Pengaruh pandangan filsuf Albert Camus yang menggunakan kata absurd dalam Mite of Sisipus-nya yang akhirnya menjadikan kata "absurd" menjadi gerakan teater semacam buatan Beckett, Genet dan Ionesco.
Seperti ditulis Esslin dalam The Teater of Absurd, tiga orang yang disebut di atas memiliki kehidupan berbeda. Beckett peraih sarjana di Trinity College Dublin di Irlandia kemudian menjadi dosen di sana. Eugene Ionesco menghabiskan masa kecilnya di Rumania lalu menjadi guru Bahasa Prancis di University of Bukares, sedangkan Jean Genet menghabiskan masa mudanya dengan kriminal dan penjara. Tentunya tiga kehidupan yang berbeda bukan?
Beckett yang mempresentasikan karya penulis asal Prancis Jean du Chas dituduh membodohi pendengarnya di November 1930. Karirnya di akademik berakhir di tahun 1931 ketika ia mengundurkan diri dari Trinity College. Lalu, terinspirasi dari puisi Goethe, ia menjadi pengembara bertahun-tahun. Ayahnya meninggal beberapa tahun kemudian menjadikan ia harus bertemu dengan psikolog. Ketika ia membuat karya di tengah masa depresinya, karyanya berupa novel justru ditolak berkali-kali oleh penerbit.
Ionesco sudah sejak awal membenci kebusukan dunia karena perang, korupsi dan sebagainya. Ditambah dengan perceraian kedua orang tuanya, lalu ia terus membenci dunia nyata. Kemudian, ia pindah ke Prancis. Sialnya, ia tinggal di sana di tahun 1942, tepat ketika perang dunia kedua sedang merajalela. Itulah kenapa, kebenciannya terhadap realita menjadi-jadi. Karakter yang diciptakannya rata-rata adalah karakter otoriter yang konyol, penyembahan yang palsu dan setipenya.
Sedangkan Genet, yah dia adalah orang yang terbuang sejak lahir. Lahir dari seorang pelacur yang kemudian menitipkannya di panti asuhan untuk diadopsi ketika ia masih berusia 7 bulan. Ia tinggal bersama seorang ibu angkat yang baik hati, namun kemudian meninggal dunia. Genet selalu mendapatkan nilai yang baik di sekolah, namun selalu terlibat dengan pencurian dan berbagai kenakalan dan tindak kriminal sejak kecil. Genet kecil kemudian tinggal dengan sepasang lansia sampai akhirnya dipenjara karena kasus kriminal. Mulai dari pencurian, tindak cabul, pemalsuan, dan sebagainya.

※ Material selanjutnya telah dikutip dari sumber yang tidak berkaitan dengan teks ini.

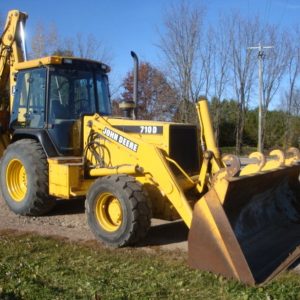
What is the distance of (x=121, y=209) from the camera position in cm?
675

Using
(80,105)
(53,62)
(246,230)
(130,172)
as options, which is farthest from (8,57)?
(246,230)

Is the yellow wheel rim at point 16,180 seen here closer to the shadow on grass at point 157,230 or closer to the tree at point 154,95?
the shadow on grass at point 157,230

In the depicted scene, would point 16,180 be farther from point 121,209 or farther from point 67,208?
point 121,209

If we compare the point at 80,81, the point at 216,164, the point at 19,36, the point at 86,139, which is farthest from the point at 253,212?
the point at 19,36

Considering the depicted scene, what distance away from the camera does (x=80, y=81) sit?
8852 mm

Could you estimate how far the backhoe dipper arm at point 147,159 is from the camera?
6582 mm

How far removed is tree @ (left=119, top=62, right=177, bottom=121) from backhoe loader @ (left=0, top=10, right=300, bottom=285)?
54.7ft

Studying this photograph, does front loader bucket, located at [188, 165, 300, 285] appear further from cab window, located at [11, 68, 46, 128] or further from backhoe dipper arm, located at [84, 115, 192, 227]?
cab window, located at [11, 68, 46, 128]

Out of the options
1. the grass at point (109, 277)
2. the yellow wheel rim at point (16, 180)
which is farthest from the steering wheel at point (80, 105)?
the grass at point (109, 277)

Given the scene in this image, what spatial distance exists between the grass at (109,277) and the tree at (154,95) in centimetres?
1955

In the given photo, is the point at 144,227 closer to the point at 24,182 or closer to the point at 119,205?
the point at 119,205

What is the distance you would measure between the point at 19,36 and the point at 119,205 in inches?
190

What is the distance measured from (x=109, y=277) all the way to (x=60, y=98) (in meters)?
4.05

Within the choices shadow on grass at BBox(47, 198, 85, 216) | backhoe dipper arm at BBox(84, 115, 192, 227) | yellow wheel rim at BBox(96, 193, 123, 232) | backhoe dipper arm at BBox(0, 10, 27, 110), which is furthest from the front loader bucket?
backhoe dipper arm at BBox(0, 10, 27, 110)
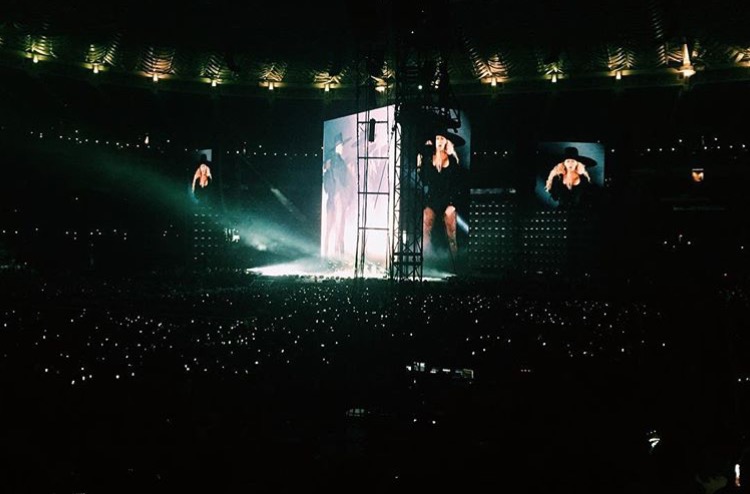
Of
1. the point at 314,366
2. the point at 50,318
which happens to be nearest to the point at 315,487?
the point at 314,366

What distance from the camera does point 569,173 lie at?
23297mm

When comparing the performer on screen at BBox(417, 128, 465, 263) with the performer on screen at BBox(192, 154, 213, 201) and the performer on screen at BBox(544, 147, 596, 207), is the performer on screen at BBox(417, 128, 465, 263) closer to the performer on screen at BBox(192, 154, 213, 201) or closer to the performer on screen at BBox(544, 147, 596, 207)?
the performer on screen at BBox(544, 147, 596, 207)

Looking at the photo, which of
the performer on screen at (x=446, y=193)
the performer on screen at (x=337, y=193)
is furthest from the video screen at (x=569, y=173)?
the performer on screen at (x=337, y=193)

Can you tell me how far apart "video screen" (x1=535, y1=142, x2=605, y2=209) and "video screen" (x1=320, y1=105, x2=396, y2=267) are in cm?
624

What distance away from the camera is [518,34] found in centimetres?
2408

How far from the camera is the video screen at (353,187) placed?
22.5 m

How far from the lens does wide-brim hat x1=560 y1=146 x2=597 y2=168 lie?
75.4 feet

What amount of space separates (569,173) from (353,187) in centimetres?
837

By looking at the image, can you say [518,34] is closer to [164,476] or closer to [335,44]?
[335,44]

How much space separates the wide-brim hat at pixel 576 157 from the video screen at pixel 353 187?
22.3 ft

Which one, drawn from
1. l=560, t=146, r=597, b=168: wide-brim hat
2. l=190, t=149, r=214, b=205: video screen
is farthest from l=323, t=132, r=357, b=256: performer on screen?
l=560, t=146, r=597, b=168: wide-brim hat

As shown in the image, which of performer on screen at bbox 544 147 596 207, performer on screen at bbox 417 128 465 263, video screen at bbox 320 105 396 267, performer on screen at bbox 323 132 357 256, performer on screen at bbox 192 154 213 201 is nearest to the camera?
video screen at bbox 320 105 396 267

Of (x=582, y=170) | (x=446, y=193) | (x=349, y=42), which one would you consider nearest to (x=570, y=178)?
(x=582, y=170)

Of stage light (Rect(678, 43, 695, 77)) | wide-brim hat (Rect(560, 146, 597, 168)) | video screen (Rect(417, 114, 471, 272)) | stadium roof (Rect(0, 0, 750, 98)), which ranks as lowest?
video screen (Rect(417, 114, 471, 272))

Ia menulis puisi ketika di penjara, yang kemudian berhasil mengesankan Jean Cocteau yang lalu menyelamatkan Genet dari hukuman seumur hidup.

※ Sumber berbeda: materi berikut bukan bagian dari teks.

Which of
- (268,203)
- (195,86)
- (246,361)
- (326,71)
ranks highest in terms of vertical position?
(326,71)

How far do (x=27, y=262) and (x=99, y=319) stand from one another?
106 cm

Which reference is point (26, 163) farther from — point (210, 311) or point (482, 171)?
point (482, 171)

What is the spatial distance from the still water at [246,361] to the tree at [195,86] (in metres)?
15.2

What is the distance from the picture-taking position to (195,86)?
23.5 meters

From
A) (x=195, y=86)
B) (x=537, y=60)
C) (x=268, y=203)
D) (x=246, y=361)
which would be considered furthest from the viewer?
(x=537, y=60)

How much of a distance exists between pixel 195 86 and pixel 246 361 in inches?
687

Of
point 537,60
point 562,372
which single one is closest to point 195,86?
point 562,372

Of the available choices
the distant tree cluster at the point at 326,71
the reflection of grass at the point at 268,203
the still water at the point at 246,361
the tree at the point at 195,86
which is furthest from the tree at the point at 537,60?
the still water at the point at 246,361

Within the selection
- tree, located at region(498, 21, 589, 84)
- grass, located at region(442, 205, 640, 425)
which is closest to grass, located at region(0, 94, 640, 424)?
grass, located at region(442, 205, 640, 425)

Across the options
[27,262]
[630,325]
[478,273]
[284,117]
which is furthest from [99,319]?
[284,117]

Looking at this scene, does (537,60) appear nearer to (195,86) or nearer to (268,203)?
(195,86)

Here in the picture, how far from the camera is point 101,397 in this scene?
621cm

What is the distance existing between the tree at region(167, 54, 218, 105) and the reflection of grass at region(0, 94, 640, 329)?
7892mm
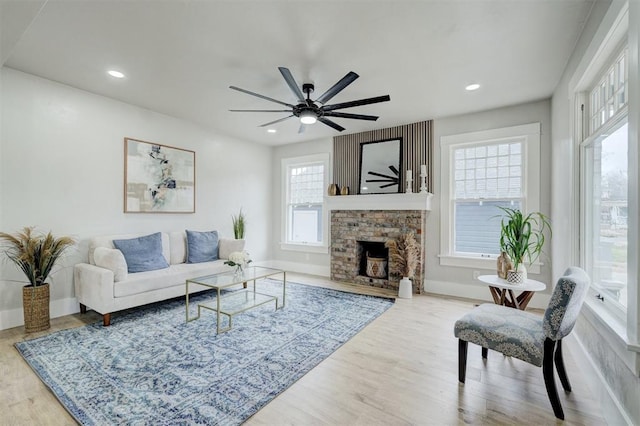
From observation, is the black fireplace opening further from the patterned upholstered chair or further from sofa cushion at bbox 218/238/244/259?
the patterned upholstered chair

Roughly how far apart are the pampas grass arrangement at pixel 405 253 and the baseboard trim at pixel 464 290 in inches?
16.7

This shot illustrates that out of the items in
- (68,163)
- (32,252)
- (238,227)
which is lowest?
(32,252)

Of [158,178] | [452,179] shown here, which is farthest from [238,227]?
[452,179]

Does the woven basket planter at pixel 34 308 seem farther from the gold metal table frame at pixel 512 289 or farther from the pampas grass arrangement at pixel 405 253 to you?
the gold metal table frame at pixel 512 289

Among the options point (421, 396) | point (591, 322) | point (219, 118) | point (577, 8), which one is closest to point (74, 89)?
point (219, 118)

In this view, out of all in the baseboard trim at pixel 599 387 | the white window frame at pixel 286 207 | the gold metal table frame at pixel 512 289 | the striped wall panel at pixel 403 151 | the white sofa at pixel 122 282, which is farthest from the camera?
the white window frame at pixel 286 207

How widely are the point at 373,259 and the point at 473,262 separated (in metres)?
1.56

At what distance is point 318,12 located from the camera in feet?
7.35

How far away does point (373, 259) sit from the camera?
203 inches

Setelah sedikit pemaparan pendek tentang tiga orang itu, maka jelas sekarang ada persamaan dari mereka. Sama-sama terbuang, dan depresi dengan kenyataan hidup. Realita yang hidup sebenarnya sangat absurd. Dan mereka menuliskan semua kegelisahaan mereka, kehancuran itu, serta pandangan (respon) terhadap dunia sekitarnya dalam tulisan, baik itu puisi, novel, sampai naskah drama.

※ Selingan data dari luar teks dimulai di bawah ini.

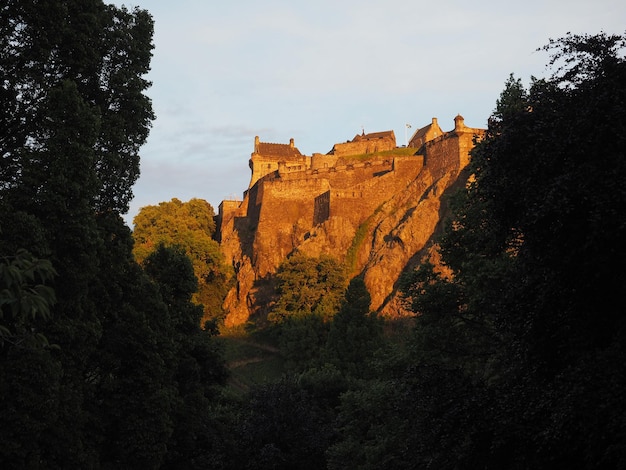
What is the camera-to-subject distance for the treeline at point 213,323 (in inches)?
474

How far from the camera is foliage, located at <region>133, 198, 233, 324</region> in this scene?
69.3m

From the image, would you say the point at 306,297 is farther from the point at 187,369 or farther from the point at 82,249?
the point at 82,249

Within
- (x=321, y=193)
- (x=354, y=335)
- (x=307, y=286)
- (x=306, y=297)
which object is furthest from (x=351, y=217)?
(x=354, y=335)

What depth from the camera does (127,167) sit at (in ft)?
74.6

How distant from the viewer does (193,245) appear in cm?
7106

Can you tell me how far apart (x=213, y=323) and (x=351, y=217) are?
133 ft

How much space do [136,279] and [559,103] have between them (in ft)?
44.0

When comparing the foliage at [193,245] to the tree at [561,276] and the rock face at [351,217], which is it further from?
the tree at [561,276]

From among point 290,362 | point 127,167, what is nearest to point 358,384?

Sialnya, timingnya tepat. Yah, waktunya sangat tepat. Karya itu hadir ketika banyak orang sudah benar-benar depresi dengan banalitas kehidupan. Waktu yang bertepatan dengan orang-orang sudah menganggap dunia sebagai sebuah tempat yang menakutkan, dan sudah kehilangan semua maknanya. Maka manusia sudah benar-benar sia-sia. Mereka tidak lagi hidup untuk hidup, melainkan hidup untuk mempersiapkan mati, itupun sendiri-sendiri dengan cara yang egois.
Bila teater adalah tempat memindahkan realita, maka realita yang absurd inilah yang harus dipindahkan ke atas sana. Sedangkan di Amerika, Edward Albee di tahun 1962 mempertontonkan Siapa Takut akan Virginia Woolf? dan menampilkan absurdisme yang berkait dengan realisme. Dimulai dengan adegan yang realistis, lalu berubah menjadi absurd.
Timing yang tepat itu juga menjadikan teater absurd menjadi populer di masanya. Pertunjukan yang tidak masuk akal, juga tidak logis, nyatanya menarik perhatian penonton. Kenapa? Karena bila pada pertunjukan jenis lain, penonton diminta untuk mencari makna dari pertunjukan tersebut.
Sedangkan untuk pertunjukan jenis ini, penonton justru mencari makna dan kesamaan dengan kehidupan mereka sendiri.